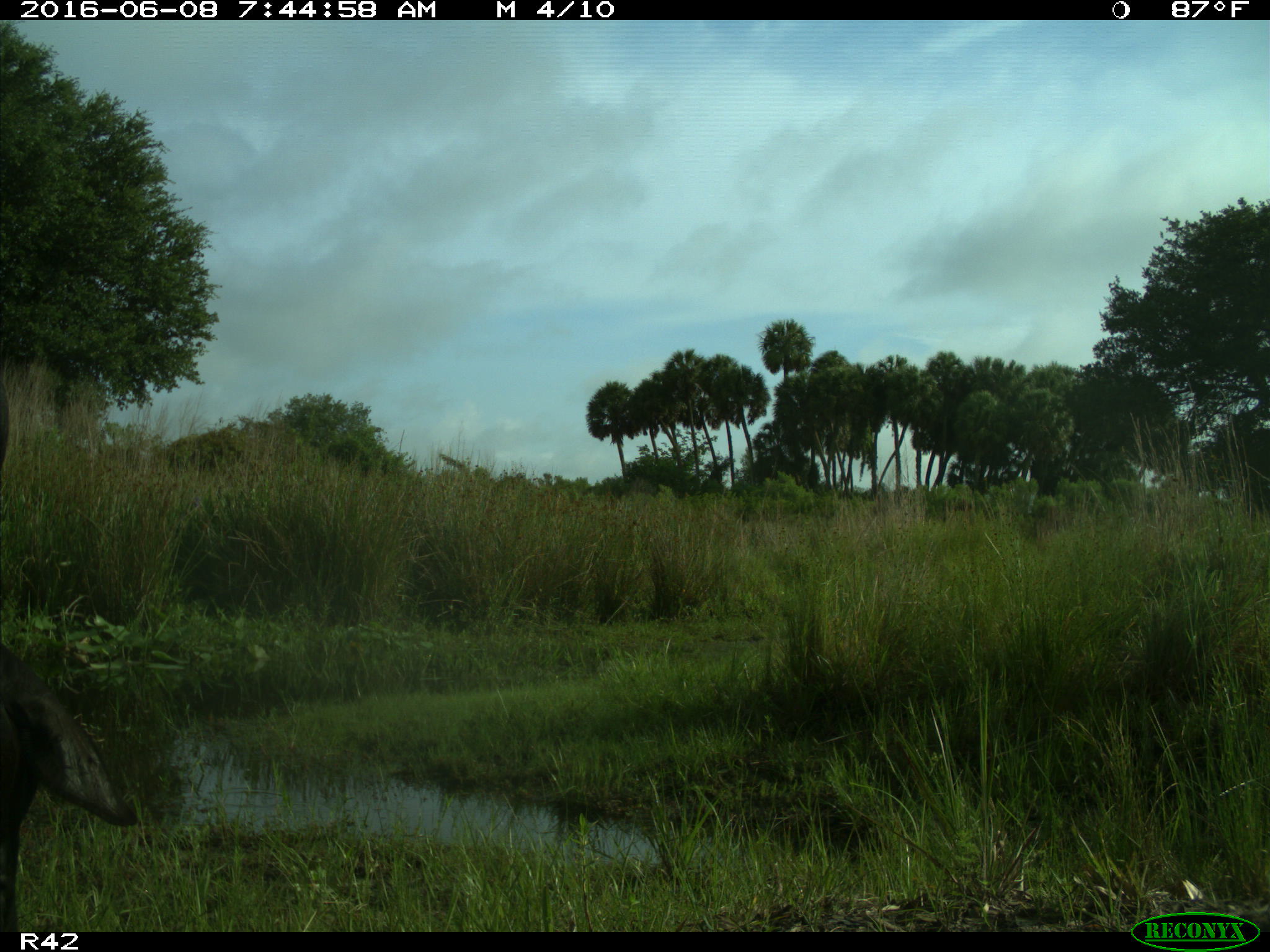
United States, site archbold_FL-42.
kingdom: Animalia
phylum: Chordata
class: Mammalia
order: Artiodactyla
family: Bovidae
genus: Bos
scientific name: Bos taurus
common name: domestic cow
Bos taurus (domestic cow).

..........

Work item: Leave the pictures out and output all of the data verbatim.

Task solution:
United States, site archbold_FL-42.
kingdom: Animalia
phylum: Chordata
class: Mammalia
order: Artiodactyla
family: Bovidae
genus: Bos
scientific name: Bos taurus
common name: domestic cow
Bos taurus (domestic cow).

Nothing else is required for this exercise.